Some leaders are given titles and then believe they can tell people what to do. Through your position as a project manager, you are granted some level of leadership. Whether your title is formal or informal as you lead the project you have some influence on the outcome.
As you become successful at your role of managing the team you build the trust of the team members and earn more influence and build your leadership skills. Use this influence sparingly or it will vanish quickly. Nobody likes it when you pull rank and tell people what to do. Persuasion and education work much better at getting the whole team on board.
A few years ago a corporate executive recommended everyone in the meeting read Getting to YES: Negotiating Agreement Without Giving In. I quickly found a copy and read it over. The authors had four steps to negotiation.
- Separate the people from the problem. Don’t drag your personal feelings into the process, focus on finding a solution.
- Focus on interests, not positions. Think about your interest and the other sides interests and common ground.
- Invent options for mutual gain. Can you bring everyone to a Win/Win alternative? This may take some brainstorming.
- Insist on using on using objective criteria. As you discuss your options focus on the facts instead of emotion in the exchanges.
Using these steps can help get things moving in the right direction. Understand everyone’s position and what they are really aiming for. Negotiation is something you will get better at as you do it more.
Conflict is a normal occurrence of a workplace. We all have different ideas of what the right approach is to take. Any project you are on will have its share of conflict. There are many ways to handle conflict. One way conflict is managed is through someone forcing their opinion on the team. This can work to speed things along but it may cause resentment over the long term.
Collaboration is another way to resolve a conflict. This is helpful when consensus is important but can take more time. All parties need to be willing to work together to achieve a mutual goal. Compromising can be an option that makes a temporary decision feasible but can require monitoring over the long term to ensure the agreement is completed. One last option is withdrawing from the conflict. Perhaps the issue is too small to address or the conflict is of short duration.
To complete any project we need to make a lot of decisions. It can be hard to make decisions at times. One way to help make a decision is to have a silent brainstorming, this can avoid the initial judging people do to stifle our creative minds. Another tool is to take the decision choices and prioritize the options to see what the team thinks would be the highest priority options to help narrow the field.
As a project manager, you have to walk a difficult line in regard to office politics. You need to very careful in your assessment of the challenges your team faces. Try to look at both sides of the discussion or conflict. Taking sides right away will show you are not considering each of the options. Remember to use our suggestions from conflict management to try and resolve the issue.
Try to simplify the problem as much as you can. Remove any undue influence someone might try by giving you a laundry list of excuses for their work missing the mark or being incomplete. Remind everyone of the goal of the team and how important it is to resolve the issue and move on united as one team.
Getting a team to work together takes some coordination and some effort. Bruce Tuckman pioneered a model of team development back in 1965. He shared how teams go through phases as they develop and come together.
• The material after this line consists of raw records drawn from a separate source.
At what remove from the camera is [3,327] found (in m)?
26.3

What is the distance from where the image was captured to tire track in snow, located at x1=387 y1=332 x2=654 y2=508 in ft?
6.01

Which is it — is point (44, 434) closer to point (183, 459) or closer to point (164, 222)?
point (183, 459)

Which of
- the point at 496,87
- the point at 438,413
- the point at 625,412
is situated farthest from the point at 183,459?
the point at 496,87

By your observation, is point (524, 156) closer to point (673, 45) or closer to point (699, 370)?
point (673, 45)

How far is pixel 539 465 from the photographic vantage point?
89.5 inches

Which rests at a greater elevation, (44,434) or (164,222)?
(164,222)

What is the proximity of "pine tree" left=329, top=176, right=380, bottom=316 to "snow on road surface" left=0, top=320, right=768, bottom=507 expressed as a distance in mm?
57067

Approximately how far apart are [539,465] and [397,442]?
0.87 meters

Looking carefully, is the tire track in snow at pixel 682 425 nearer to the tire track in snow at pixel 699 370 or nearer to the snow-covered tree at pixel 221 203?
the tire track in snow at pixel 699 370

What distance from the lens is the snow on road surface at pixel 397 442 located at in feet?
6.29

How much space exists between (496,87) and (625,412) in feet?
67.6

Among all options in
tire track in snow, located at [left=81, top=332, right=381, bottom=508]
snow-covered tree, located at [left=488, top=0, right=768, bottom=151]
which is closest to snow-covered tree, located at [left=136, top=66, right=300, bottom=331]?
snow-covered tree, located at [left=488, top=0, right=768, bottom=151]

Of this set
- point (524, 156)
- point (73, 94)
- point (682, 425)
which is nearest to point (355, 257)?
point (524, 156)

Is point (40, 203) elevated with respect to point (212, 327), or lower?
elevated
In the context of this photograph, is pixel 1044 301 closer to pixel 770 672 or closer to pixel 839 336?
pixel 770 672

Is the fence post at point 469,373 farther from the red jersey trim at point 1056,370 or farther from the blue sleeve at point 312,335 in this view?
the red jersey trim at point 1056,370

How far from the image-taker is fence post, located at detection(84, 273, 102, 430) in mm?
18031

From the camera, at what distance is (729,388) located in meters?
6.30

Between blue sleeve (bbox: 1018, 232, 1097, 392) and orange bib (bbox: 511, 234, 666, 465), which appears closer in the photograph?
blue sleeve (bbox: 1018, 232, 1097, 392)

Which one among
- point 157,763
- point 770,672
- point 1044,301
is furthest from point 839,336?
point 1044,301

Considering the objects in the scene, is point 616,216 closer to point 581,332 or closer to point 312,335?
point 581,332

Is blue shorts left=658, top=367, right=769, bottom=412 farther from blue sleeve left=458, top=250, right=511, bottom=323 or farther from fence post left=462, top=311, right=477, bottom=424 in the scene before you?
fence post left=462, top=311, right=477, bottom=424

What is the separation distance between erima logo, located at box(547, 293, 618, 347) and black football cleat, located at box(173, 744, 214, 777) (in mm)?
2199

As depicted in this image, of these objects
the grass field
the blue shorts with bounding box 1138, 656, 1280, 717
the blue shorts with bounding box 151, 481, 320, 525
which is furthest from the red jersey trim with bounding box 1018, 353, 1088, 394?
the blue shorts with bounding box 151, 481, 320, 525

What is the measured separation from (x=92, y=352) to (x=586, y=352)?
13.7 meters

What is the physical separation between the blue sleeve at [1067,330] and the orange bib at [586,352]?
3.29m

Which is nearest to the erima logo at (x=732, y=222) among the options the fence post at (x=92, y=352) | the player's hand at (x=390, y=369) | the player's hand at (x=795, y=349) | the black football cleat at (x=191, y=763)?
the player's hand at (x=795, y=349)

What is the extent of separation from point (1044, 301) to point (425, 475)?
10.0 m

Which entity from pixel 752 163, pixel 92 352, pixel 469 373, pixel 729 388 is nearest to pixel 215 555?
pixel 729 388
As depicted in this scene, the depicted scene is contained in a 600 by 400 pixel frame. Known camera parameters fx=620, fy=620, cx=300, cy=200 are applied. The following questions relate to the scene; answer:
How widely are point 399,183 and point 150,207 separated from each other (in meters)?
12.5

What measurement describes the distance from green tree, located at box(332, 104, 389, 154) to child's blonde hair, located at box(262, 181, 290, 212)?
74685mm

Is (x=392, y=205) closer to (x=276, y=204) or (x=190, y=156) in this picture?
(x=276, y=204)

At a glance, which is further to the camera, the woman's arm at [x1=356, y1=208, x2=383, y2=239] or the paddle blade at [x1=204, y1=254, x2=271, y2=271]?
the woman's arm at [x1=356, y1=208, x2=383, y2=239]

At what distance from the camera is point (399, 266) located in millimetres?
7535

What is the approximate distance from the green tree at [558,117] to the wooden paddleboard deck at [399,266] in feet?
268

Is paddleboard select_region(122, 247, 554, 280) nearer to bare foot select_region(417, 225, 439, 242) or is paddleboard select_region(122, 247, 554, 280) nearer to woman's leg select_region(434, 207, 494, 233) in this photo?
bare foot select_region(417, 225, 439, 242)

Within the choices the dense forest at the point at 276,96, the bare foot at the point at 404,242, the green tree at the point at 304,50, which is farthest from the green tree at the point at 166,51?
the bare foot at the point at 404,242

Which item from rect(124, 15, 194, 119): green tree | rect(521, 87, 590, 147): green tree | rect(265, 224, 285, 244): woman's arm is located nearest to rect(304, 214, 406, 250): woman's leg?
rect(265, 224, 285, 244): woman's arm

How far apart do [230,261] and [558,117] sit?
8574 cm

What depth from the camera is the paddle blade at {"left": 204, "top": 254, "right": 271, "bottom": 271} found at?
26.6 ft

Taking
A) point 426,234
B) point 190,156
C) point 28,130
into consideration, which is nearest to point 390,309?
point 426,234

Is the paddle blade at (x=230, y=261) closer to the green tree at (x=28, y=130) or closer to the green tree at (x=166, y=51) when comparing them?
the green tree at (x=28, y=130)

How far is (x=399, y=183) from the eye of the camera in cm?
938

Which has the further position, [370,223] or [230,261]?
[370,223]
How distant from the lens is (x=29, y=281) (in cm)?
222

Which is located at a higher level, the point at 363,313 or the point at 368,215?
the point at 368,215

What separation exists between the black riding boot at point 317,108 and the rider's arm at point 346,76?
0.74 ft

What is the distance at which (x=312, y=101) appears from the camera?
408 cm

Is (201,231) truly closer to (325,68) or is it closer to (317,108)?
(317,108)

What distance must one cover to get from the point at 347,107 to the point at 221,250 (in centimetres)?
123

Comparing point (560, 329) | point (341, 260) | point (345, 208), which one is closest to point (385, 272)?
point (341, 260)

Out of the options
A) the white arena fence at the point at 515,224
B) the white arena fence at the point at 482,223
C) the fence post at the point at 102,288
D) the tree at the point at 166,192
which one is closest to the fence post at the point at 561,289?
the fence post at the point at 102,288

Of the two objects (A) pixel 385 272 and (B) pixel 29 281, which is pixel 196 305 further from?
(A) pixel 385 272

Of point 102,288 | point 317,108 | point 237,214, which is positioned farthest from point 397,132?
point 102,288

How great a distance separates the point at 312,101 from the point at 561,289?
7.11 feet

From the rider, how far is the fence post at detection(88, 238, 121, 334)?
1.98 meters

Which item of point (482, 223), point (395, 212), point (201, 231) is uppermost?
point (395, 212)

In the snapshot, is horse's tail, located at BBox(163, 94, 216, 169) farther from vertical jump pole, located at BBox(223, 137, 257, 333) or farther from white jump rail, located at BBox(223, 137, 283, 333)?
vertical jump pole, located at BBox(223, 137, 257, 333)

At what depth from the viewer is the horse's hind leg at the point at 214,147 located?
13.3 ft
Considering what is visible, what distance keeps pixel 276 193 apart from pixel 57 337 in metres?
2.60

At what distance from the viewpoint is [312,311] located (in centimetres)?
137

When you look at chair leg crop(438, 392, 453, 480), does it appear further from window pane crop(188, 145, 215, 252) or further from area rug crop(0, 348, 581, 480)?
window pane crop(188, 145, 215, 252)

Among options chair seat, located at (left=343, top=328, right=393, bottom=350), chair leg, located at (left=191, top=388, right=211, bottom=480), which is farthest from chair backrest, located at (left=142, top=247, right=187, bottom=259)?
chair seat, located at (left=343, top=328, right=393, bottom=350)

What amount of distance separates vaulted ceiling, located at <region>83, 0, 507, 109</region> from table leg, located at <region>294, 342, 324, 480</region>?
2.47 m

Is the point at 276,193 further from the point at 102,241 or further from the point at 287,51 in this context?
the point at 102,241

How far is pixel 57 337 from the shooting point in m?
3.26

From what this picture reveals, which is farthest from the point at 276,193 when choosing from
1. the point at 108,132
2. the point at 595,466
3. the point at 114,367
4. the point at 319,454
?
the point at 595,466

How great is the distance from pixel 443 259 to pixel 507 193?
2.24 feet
Forming The first phase is the team forming when the team is initially put together and they are just getting started. The team begins to learn the challenges and opportunities that are ahead of them.
Storming As the team begins to come together and face obstacles members share their expertise and opinions. This can be a time of friction and is called the storming phase as heated discussions and disagreements come about.
Norming The team resolves a lot of their disagreements and can begin to focus on their goals and objectives. The team builds ambition toward successfully completing their goals.
Performing The team has now set the behavioral norms and can focus on achievement. They are competent and can operate somewhat autonomously. The management of the team is more participatory at this time than guiding.